Selected extract:
Peggy subsequently had a good laugh over the matter with her friend, Theodosia Prevost, the wife of a loyalist officer and the future Mrs. Aaron Burr.

Nearly Got Into A Duel With James Monroe

In 1792, James Reynolds — husband and sometime pimp of Maria, the woman with whom Hamilton had an affair — was arrested on suspicion of pension fraud. While in jail, he made dramatic insinuations that he could “make disclosures injurious to the character of some head of a department” — i.e., Hamilton — which he implied he would be willing to share in exchange for his release. Reynolds’ accomplice, Jacob Clingman, was able to get the attention of House Speaker Frederick Muhlenberg (whom he once clerked for) after showing him letters between Hamilton and Reynolds.

Feeling it his duty to investigate, Muhlenberg gathered Rep. Abraham Venerable and Sen. James Monroe and went to speak with Hamilton. The secretary was initially rude to them, but his demeanor changed when they produced documents between him and Reynolds. Hamilton become quiet and agreed to meet them later that evening. After categorically denying the corruption, Hamilton amazed them by confessing his affair with Mrs. Reynolds, producing document after document proving both Maria’s infatuation with him and Reynolds’ subsequent blackmailing. An embarrassed Muhlenberg tried to stop the performance, saying the matter was a private issue and closed so far as he was concerned, but Hamilton continued and insisted that the speaker and the others take the letters and documents to review later.

Monroe took them and likely gave them to House clerk John Beckley, a fellow Jefferson partisan. Within 48 hours of Hamilton’s interview with the legislators in Philadelphia, Thomas Jefferson not only knew about the matter, but had recorded it in his journal.

A little over two years later, after the affair went public in James Callender’s History of the United States, Hamilton knew someone had betrayed the gentlemen’s confidence he had received from the legislators. Soon realizing that it must have been Monroe — the only of the three to decline to respond to Hamilton’s letters, despite boarding just down the street from Hamilton’s house — a furious Hamilton stormed over to see Monroe, who played it cool and calm but denied leaking the documents. Then this happened:

Hamilton: Your representation [of this matter] is totally false.

[Both jumped to their feet.]

Monroe: You say I represented falsely; you are a scoundrel.

Hamilton: I will meet you like a gentleman.

Monroe: I am ready. Get your pistols.

Fortunately, their friends pulled them apart before the two came to blows and each selected a second to represent him in the ensuing affair of honor. Fortunately — and as usually happened in these things — cooler heads prevailed, mostly due to the efforts of Monroe’s second: none other than Senator Aaron Burr, who even went so far as to refuse to deliver some of Monroe’s more incendiary letters. The business permanently ruined Burr’s estimation of Monroe, with whom he’d been very friendly before.

Problem details: Write a continuation of the passage on Hamilton's near-duel with James Monroe, picking up after its last sentence.

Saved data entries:
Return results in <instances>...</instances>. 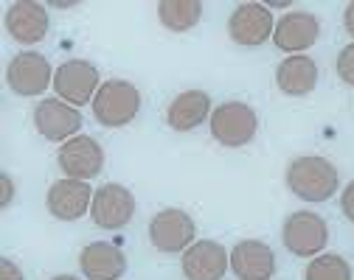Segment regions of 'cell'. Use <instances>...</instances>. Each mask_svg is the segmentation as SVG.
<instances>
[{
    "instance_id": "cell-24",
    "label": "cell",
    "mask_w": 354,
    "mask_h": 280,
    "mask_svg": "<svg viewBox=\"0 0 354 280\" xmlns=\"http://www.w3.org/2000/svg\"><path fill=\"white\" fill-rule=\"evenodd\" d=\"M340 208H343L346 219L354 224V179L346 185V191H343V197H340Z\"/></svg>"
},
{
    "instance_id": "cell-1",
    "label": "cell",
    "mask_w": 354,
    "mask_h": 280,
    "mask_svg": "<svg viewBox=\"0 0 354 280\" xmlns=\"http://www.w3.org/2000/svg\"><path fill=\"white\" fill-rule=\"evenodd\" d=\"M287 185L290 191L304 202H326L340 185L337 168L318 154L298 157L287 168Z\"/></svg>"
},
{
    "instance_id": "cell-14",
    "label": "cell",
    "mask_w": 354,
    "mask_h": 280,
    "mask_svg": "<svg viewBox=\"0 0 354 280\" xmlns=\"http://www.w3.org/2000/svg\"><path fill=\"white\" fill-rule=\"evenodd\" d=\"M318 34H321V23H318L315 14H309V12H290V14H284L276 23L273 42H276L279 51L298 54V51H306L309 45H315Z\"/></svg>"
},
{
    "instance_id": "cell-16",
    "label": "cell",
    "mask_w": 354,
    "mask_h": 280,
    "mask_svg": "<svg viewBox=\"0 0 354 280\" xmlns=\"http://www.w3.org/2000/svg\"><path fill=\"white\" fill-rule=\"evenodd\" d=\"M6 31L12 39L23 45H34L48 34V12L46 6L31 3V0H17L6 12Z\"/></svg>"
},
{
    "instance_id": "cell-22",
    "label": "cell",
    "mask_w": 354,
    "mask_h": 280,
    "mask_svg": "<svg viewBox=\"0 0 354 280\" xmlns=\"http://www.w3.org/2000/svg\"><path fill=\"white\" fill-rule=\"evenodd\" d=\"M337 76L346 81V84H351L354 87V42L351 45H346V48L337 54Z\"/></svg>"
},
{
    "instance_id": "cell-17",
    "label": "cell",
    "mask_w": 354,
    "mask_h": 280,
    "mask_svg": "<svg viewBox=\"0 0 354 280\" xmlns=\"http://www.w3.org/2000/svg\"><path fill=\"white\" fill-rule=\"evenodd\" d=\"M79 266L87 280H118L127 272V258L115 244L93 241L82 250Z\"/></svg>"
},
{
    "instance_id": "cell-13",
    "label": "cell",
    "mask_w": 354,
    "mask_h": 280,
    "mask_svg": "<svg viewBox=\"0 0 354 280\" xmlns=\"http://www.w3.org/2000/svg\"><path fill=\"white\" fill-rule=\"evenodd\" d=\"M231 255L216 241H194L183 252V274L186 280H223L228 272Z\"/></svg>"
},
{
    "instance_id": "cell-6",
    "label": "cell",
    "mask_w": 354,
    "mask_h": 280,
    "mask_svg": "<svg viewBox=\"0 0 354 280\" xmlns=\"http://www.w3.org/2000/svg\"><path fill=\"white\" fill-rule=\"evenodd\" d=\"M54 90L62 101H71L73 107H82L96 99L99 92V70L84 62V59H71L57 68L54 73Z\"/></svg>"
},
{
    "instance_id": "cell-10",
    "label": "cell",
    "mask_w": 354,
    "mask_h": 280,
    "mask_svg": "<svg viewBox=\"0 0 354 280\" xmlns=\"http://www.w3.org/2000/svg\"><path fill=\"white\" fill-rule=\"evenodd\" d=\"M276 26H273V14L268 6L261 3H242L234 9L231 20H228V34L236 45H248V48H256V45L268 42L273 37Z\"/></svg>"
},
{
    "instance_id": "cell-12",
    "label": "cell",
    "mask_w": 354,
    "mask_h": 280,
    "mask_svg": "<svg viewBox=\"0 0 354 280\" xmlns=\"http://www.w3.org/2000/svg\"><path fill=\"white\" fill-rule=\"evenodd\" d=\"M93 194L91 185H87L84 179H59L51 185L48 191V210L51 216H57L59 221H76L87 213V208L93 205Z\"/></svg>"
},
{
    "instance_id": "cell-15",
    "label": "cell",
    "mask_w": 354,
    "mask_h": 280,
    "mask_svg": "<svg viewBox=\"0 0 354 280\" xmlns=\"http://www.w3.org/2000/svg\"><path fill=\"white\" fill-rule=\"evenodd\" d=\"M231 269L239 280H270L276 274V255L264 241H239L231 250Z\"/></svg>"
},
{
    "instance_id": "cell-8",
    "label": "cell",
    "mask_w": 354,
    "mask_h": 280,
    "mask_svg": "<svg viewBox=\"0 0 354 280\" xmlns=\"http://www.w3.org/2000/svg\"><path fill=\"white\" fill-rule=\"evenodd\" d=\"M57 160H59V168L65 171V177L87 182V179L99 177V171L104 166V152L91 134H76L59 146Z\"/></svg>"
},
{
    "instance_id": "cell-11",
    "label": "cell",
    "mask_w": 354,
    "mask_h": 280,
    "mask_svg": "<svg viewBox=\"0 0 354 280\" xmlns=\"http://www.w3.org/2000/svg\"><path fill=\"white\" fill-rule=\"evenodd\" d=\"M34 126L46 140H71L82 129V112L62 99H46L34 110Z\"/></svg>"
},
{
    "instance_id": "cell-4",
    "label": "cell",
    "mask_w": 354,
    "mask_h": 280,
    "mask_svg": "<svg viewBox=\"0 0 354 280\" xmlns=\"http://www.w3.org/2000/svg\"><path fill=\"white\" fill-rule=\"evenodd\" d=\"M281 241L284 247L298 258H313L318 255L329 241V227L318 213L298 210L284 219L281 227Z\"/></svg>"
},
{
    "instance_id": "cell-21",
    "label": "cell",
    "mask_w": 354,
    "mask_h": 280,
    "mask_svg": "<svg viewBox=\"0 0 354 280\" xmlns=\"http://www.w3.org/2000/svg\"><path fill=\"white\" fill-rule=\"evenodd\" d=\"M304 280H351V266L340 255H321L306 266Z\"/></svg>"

Output below:
Got Along With Burr Pretty Well For Most of Their Lives

Burr and Hamilton likely met in 1774, shortly after Burr graduated from the College of New Jersey (now Princeton) and while Hamilton was studying at its preparatory academy. Amazingly, their connection goes back even further: Hamilton’s tutor on St. Croix had studied under Burr’s father — Rev. Aaron Burr, Sr. — and it’s likely that Hamilton was familiar with the name before he ever set foot on American soil. During the war, they likely encountered each other again during the Battle of New York, and briefly served together on Washington’s staff.

Over the next 20 years, they were often in court together– usually, though not always, on opposite sides — and active in various New York charities and civic organizations. Though hardly allies, neither would have considered the other his enemy. During the Quasi-War, Hamilton enthusiastically recommended Burr for a commission as a brigadier general, through Washington turned him down. In the spring of 1800, they served as co-counsel on a salacious murder trial — they won — while also running their respective parties’ campaigns for state legislature (the members of which would subsequently elect the state’s electoral college electors).

Generally, Hamilton liked Burr fine, so long as the latter knew his place (i.e., beneath Hamilton) and often recommended him for office and promotion. But whenever he felt that Burr might eclipse him, Hamilton began feeling qualms about Burr’s ethics and morals, many of them justified — but also rather opportunistic.

It was only after the election of 1800 that they became permanent foes.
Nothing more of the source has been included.